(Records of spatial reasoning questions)
* * * * *

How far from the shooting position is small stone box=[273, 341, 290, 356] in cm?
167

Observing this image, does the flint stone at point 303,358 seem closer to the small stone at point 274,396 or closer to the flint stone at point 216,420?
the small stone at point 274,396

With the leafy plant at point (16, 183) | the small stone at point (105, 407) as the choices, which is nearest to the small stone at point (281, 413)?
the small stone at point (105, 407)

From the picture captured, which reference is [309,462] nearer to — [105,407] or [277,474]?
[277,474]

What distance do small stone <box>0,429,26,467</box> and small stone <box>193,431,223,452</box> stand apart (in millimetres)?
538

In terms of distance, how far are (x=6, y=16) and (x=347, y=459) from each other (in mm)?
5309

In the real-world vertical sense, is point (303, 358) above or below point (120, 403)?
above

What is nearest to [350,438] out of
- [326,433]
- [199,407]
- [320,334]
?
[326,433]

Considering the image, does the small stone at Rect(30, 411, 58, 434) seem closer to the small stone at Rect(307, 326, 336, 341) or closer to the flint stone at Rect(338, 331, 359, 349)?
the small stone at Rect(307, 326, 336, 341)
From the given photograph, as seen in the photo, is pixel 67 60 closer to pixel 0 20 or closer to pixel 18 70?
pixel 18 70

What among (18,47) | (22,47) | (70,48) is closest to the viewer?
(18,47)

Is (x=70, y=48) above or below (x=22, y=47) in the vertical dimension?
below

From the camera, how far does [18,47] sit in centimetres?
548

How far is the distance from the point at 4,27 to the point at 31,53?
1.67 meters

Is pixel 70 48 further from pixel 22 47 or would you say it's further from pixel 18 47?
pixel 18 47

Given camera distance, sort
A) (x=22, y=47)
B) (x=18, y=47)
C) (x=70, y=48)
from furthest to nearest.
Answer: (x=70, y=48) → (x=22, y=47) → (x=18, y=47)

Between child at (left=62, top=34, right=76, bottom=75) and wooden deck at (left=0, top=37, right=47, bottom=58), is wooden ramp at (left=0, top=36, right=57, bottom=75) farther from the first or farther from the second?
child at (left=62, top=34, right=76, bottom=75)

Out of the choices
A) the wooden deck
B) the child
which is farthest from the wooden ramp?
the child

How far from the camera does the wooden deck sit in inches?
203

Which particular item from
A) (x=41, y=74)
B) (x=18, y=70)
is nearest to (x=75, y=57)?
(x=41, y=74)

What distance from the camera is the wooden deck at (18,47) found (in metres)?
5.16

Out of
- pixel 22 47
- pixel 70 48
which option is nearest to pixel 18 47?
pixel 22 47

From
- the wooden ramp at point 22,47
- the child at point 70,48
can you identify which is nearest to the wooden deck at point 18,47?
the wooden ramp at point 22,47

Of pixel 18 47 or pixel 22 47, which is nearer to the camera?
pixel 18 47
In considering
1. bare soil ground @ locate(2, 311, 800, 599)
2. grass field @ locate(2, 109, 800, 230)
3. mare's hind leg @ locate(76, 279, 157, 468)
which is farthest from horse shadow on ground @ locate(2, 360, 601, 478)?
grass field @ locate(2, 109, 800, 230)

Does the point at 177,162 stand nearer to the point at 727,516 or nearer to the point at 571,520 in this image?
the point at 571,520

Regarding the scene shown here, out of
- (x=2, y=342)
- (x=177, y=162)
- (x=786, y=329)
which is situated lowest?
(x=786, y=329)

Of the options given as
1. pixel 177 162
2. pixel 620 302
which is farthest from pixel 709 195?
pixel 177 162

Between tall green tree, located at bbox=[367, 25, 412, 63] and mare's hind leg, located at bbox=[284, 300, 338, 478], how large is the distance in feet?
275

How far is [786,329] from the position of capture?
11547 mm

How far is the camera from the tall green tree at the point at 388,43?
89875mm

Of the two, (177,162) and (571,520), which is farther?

* * * * *

YOUR TASK:
Can you rewrite the stretch from the line containing "Regarding the scene shown here, out of" through the end of the material, replacing "tall green tree" with "large green tree" and leaving everything else unchanged?

RESPONSE TO THIS TASK:
Regarding the scene shown here, out of
- (x=2, y=342)
- (x=177, y=162)
- (x=786, y=329)
which is situated lowest?
(x=786, y=329)

Of the options given as
1. pixel 177 162
2. pixel 620 302
which is farthest from pixel 709 195?
pixel 177 162

Between large green tree, located at bbox=[367, 25, 412, 63] and mare's hind leg, located at bbox=[284, 300, 338, 478], how large is the distance in feet?
275

How far is [786,329] from the position of capture?
11547 mm

How far is the camera from the large green tree at the point at 388,43?
89875mm

Of the two, (177,162) and (571,520), which is farther?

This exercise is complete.